- Born: August 23, 1844 Mount Hope, New York
- Died: March 21, 1903 (aged 58)
- Buried: Middletown, Orange County, New York
- Allegiance: United States of America
- Branch: United States Army
- Rank: Private
- Unit: Company K, 124th New York Volunteer Infantry Regiment
- Conflicts: American Civil War
- Awards: Medal of Honor

= Nathan M. Hallock =

Union army soldier and Medal of Honor recipient

Nathan Mullock Hallock (August 23, 1844 – March 21, 1903) was a Union Army soldier in the American Civil War who received the U.S. military's highest decoration, the Medal of Honor.

Hallock was born in Mount Hope, New York, on August 23, 1844. He was awarded the Medal of Honor, for extraordinary heroism shown on June 15, 1863, while serving as a Private with Company K, 124th New York Volunteer Infantry Regiment, at Bristoe Station, Virginia. His Medal of Honor was issued on September 10, 1897.

Hallock died at the age of 58, on March 21, 1903, and was buried at Hillside Cemetery in Middletown, Orange County, New York.

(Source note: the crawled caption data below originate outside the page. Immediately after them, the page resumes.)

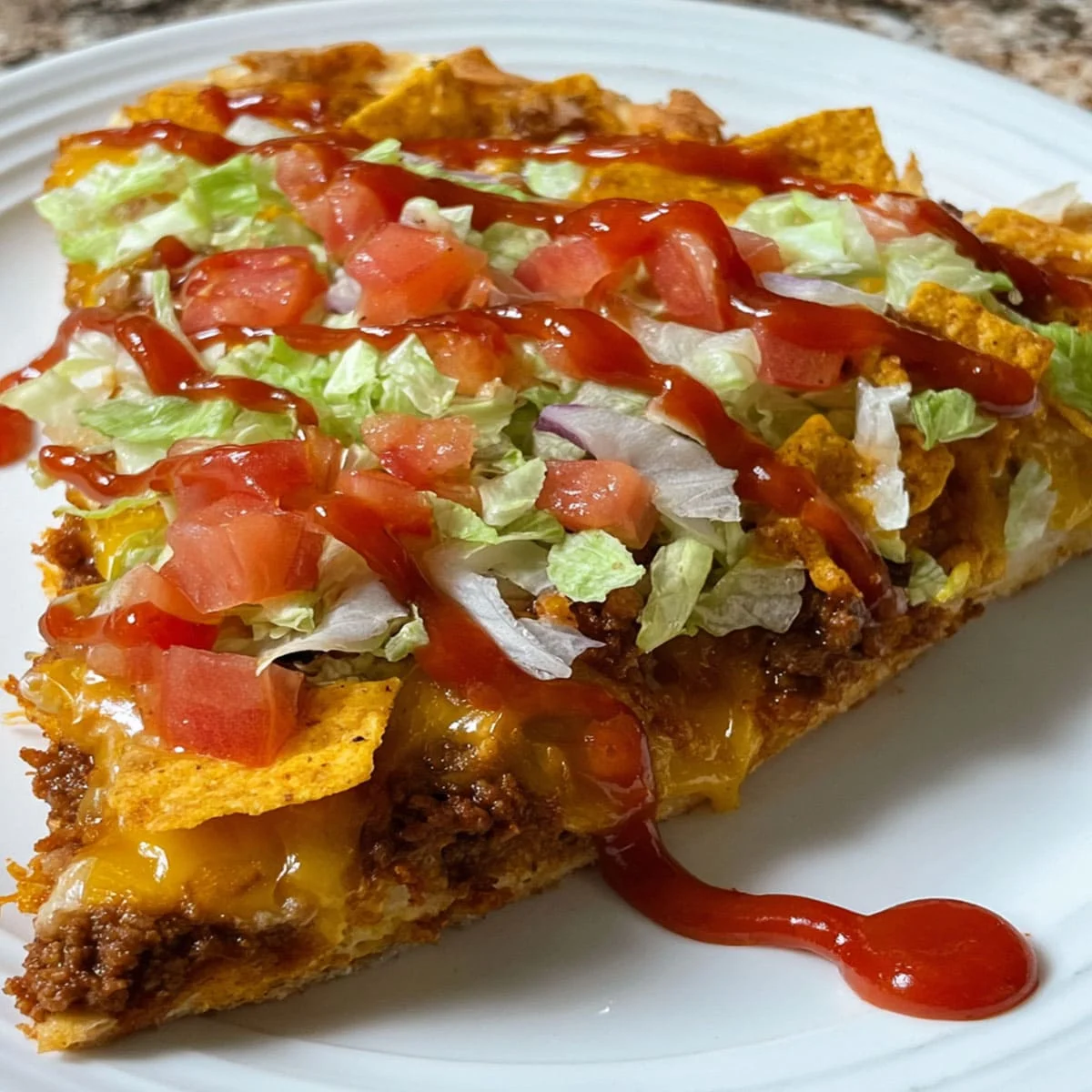 Best Homemade Taco Pizza for Family Dinner Ideas 79 Close-up of taco pizza slice topped with ground beef, cheese, lettuce, tomatoes, crushed Doritos, and a drizzle of taco sauce.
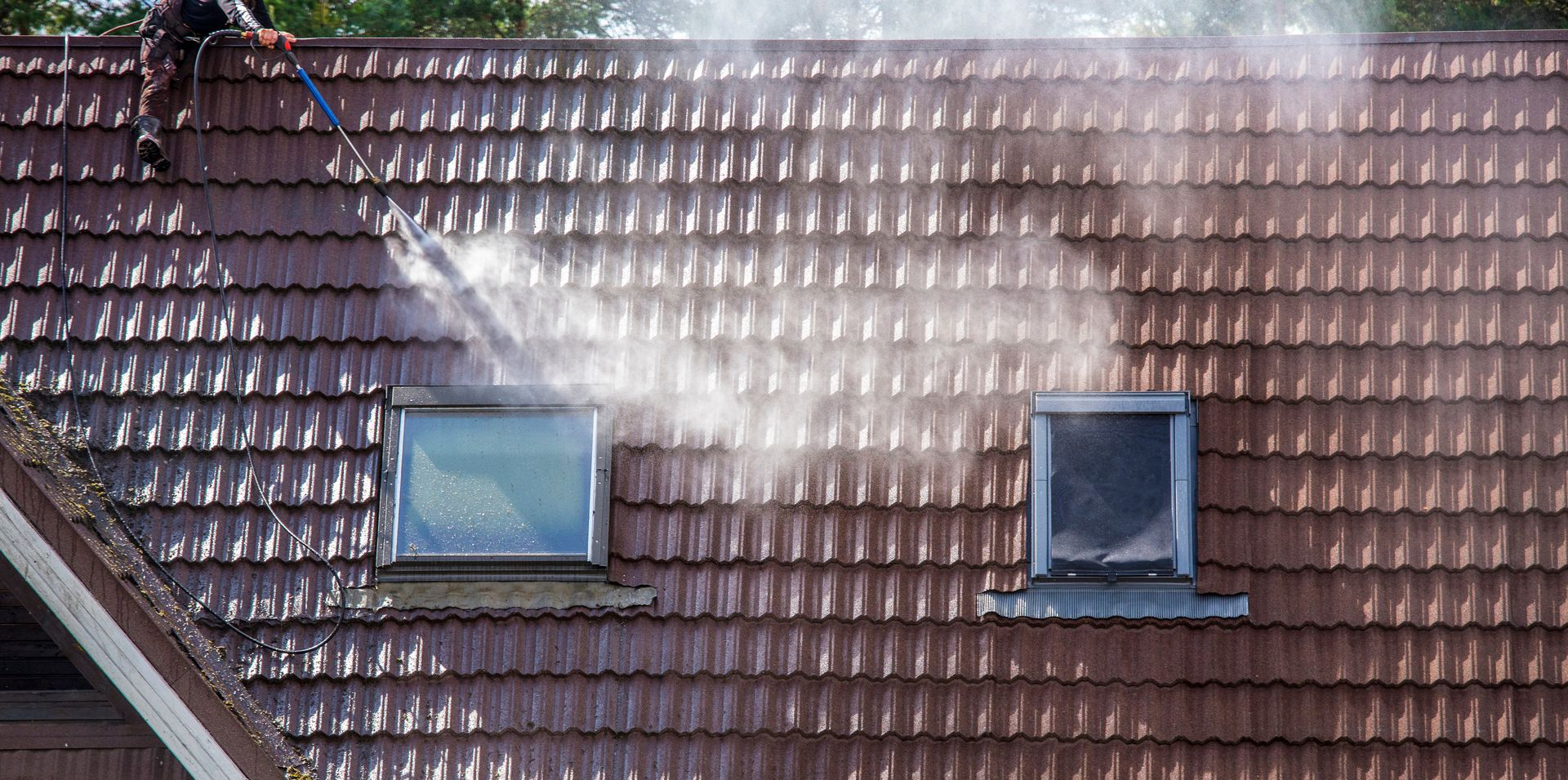 Un jet à haute pression sur un toit avec deux fenêtres de toit.
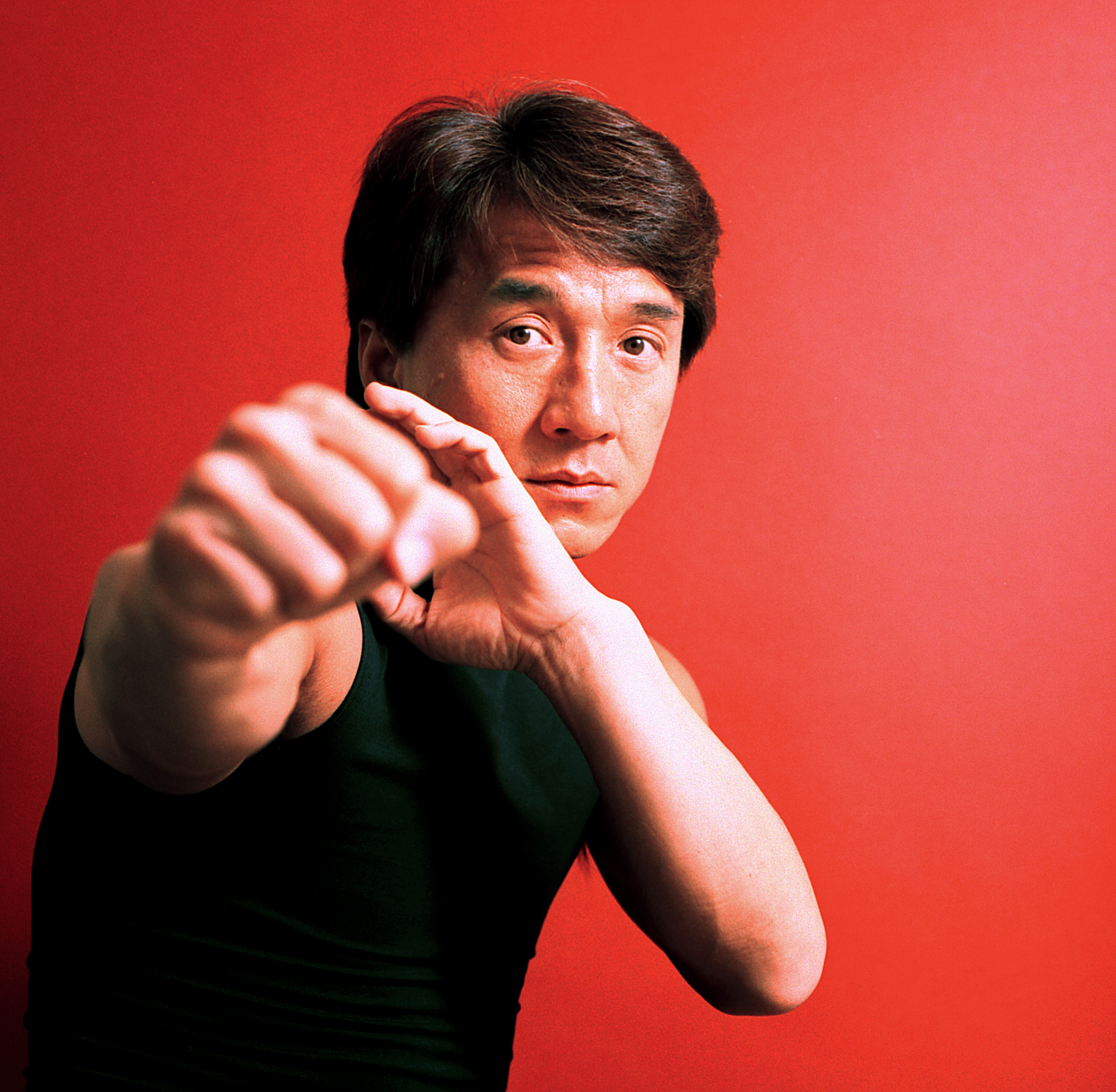 Jackie Chan during a portrait session in 2002. | Source: Getty Images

==Medal of Honor citation==

The President of the United States of America, in the name of Congress, takes pleasure in presenting the Medal of Honor to Private Nathan Mullock Hallock, United States Army, for extraordinary heroism on 15 June 1863, while serving with Company K, 124th New York Infantry, in action at Bristoe Station, Virginia. At imminent peril Private Hallock saved from death or capture a disabled officer of his company by carrying him under a hot musketry fire, to a place of safety.